Cuando tenemos Temor  a Dios estamos reconociendo Su Poder y al mismo tiempo demostramos confianza. Este Temor viene acompañado de la obediencia. Pude ver que algunos adolescentes confunden este temor con miedo y sin embargo Dios no busca eso en el ser humano, Él no desea causarnos miedo, quiere que le tengamos un Respeto y consideración por ser Nuestro Señor y Salvador.

Al perder el temor a Dios, las actitudes y comportamientos cambian, lo sabemos con las personas que están  a nuestro alrededor, cuando esas actitudes son indeseables y las consecuencias negativas.

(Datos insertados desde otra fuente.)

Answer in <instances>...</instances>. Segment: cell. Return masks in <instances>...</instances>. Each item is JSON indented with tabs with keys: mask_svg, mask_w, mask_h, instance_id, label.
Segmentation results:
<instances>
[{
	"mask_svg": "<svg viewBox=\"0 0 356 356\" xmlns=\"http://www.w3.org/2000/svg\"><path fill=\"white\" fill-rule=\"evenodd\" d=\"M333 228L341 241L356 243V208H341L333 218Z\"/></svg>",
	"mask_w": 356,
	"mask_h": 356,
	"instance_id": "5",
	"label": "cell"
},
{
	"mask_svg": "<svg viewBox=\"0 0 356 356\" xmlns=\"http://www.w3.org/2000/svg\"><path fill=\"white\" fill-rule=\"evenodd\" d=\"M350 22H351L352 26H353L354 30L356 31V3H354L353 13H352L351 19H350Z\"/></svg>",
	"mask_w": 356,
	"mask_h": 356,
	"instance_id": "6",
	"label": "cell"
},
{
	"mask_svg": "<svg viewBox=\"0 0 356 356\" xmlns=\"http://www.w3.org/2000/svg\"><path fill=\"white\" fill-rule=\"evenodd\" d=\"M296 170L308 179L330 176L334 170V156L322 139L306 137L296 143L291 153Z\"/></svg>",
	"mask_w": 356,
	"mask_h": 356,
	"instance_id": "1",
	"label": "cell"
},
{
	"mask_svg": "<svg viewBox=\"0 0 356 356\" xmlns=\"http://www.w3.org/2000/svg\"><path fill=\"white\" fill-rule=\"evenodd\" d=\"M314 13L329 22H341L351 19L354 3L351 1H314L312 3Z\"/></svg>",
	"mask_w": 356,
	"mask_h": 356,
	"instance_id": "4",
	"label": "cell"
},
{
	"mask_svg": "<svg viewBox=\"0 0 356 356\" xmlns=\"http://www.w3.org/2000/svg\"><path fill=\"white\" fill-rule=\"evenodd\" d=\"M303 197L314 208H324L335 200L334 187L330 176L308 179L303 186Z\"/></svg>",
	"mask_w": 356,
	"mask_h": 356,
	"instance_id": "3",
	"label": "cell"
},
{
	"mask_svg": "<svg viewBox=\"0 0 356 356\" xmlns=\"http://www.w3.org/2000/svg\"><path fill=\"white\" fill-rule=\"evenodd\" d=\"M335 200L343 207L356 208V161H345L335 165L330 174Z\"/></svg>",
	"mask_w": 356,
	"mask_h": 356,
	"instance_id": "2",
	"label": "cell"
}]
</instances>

Realizamos el juego de los vasos rotos. Pedí a una adolescente con los ojos vendados pasar por encima  de los vasos de cristal hasta llegar a un determinado lugar, ella nos cuenta su experiencia, tuvo temor de romper los  vasos para continuar y por ello esperaba que le guiarán o le indicara dónde debía poner los pies. Ese determinado lugar era  Dios. Los vasos, representaban el temor para andar con cuidado y saber dónde pisamos y poder avanzar hasta aquél  precioso lugar si queremos llegar hasta la meta

No podemos perder ese temor si no deseamos apartarnos  de los caminos de Dios, priorizar nuestra comunión con Él es también vigilar nuestras actitudes no por miedo, sino por amor a Su Nombre.

Estoy contenta  de poder aprender más y más.